--- begin PASSAGE SHOWN ---

- Born: Monica Azuba 12 February 1956
- Died: 21 April 2026 (aged 70) Kampala, Uganda
- Citizenship: Ugandan
- Education: Makerere University (Bachelor of Science in Civil Engineering)
- Occupations: Engineer, politician
- Years active: 1978–2026
- Title: Cabinet Minister of Works and Transport

= Monica Azuba Ntege =

Ugandan politician (1956–2026)

Monica Azuba Ntege (12 February 1956 – 21 April 2026) was a Ugandan politician and engineer. She was the Minister of Works and Transport in the Ugandan Cabinet. She was appointed to that position on 6 June 2016 replacing John Byabagambi, who became Minister for Karamoja. She was replaced by Katumba Wamala in the cabinet on 14 December 2019.

--- end PASSAGE SHOWN ---
--- begin TASK INPUT ---

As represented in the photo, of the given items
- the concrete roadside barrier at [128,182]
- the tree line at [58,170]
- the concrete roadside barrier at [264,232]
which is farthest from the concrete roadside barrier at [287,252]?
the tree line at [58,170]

--- end TASK INPUT ---
--- begin TASK INPUT ---

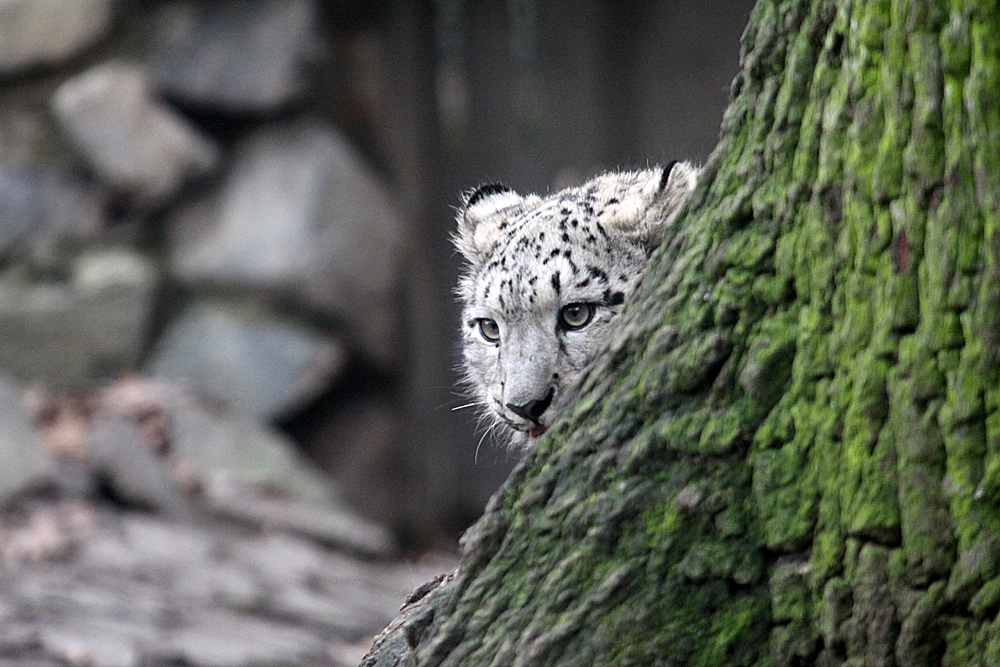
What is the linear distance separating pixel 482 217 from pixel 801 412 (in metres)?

--- end TASK INPUT ---
--- begin TASK INPUT ---

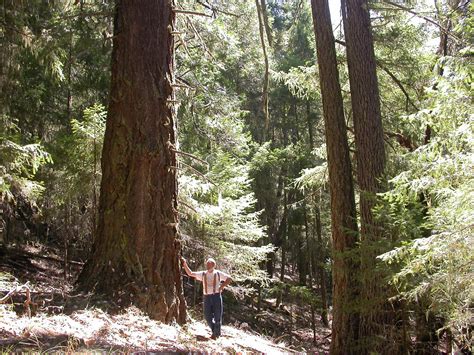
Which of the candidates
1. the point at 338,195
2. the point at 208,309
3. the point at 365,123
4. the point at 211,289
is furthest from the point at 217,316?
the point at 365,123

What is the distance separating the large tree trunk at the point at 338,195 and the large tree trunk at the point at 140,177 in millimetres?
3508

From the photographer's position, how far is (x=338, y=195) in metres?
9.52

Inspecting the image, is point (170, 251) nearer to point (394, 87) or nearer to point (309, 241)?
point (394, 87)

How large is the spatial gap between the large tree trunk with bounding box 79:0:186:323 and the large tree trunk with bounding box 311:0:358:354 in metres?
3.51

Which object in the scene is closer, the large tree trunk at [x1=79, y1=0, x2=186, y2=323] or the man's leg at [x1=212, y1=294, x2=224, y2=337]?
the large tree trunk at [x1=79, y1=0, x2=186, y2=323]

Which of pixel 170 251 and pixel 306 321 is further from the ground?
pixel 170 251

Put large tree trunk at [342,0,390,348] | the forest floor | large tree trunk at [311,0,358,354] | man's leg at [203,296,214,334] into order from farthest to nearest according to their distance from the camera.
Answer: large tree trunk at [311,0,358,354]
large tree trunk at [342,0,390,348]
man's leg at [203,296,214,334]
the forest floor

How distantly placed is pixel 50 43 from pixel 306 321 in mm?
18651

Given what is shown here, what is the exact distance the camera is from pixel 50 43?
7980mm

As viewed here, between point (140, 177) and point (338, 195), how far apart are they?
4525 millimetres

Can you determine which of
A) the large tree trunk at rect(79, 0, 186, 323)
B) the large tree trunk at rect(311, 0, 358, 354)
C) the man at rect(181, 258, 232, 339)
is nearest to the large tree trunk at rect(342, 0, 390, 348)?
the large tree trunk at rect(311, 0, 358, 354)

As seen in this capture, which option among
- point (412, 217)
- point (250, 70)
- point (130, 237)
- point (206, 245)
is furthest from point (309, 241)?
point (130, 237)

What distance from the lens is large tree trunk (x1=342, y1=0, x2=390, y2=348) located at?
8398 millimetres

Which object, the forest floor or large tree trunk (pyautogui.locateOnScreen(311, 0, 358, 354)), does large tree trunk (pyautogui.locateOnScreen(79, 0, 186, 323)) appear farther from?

--- end TASK INPUT ---

YOUR TASKS:
a) Print the part of the passage on Monica Azuba Ntege that runs between "Monica Azuba Ntege (12" and "14 December 2019.", inclusive, copied exactly.
b) Output the lines of the records between the line holding "What is the distance" and the line holding "Which object, the", inclusive, reproduced verbatim and with nothing else.

THE SOLUTIONS:
a)
Monica Azuba Ntege (12 February 1956 – 21 April 2026) was a Ugandan politician and engineer. She was the Minister of Works and Transport in the Ugandan Cabinet. She was appointed to that position on 6 June 2016 replacing John Byabagambi, who became Minister for Karamoja. She was replaced by Katumba Wamala in the cabinet on 14 December 2019.

b)
What is the distance separating the large tree trunk at the point at 338,195 and the large tree trunk at the point at 140,177 in millimetres?
3508

From the photographer's position, how far is (x=338, y=195) in metres?
9.52

Inspecting the image, is point (170, 251) nearer to point (394, 87) or nearer to point (309, 241)?
point (394, 87)

How large is the spatial gap between the large tree trunk with bounding box 79:0:186:323 and the large tree trunk with bounding box 311:0:358:354 in metres?
3.51

Which object in the scene is closer, the large tree trunk at [x1=79, y1=0, x2=186, y2=323] or the man's leg at [x1=212, y1=294, x2=224, y2=337]?
the large tree trunk at [x1=79, y1=0, x2=186, y2=323]

Which of pixel 170 251 and pixel 306 321 is further from the ground?
pixel 170 251

Put large tree trunk at [342,0,390,348] | the forest floor | large tree trunk at [311,0,358,354] | man's leg at [203,296,214,334] into order from farthest to nearest according to their distance from the camera.
Answer: large tree trunk at [311,0,358,354]
large tree trunk at [342,0,390,348]
man's leg at [203,296,214,334]
the forest floor

How distantly placed is pixel 50 43 from pixel 306 321 in mm?
18651

Given what is shown here, what is the exact distance the camera is from pixel 50 43?
7980mm

As viewed here, between point (140, 177) and point (338, 195), how far apart are they?
4525 millimetres

Can you determine which of
A) the large tree trunk at rect(79, 0, 186, 323)
B) the large tree trunk at rect(311, 0, 358, 354)
C) the man at rect(181, 258, 232, 339)
is nearest to the large tree trunk at rect(342, 0, 390, 348)?
the large tree trunk at rect(311, 0, 358, 354)

As seen in this capture, which option among
- point (412, 217)
- point (250, 70)
- point (130, 237)
- point (206, 245)
is furthest from point (309, 241)?
point (130, 237)

What distance from the lens is large tree trunk (x1=342, y1=0, x2=390, y2=348) located at?
8398 millimetres

Which object, the forest floor or large tree trunk (pyautogui.locateOnScreen(311, 0, 358, 354)), does large tree trunk (pyautogui.locateOnScreen(79, 0, 186, 323)) appear farther from?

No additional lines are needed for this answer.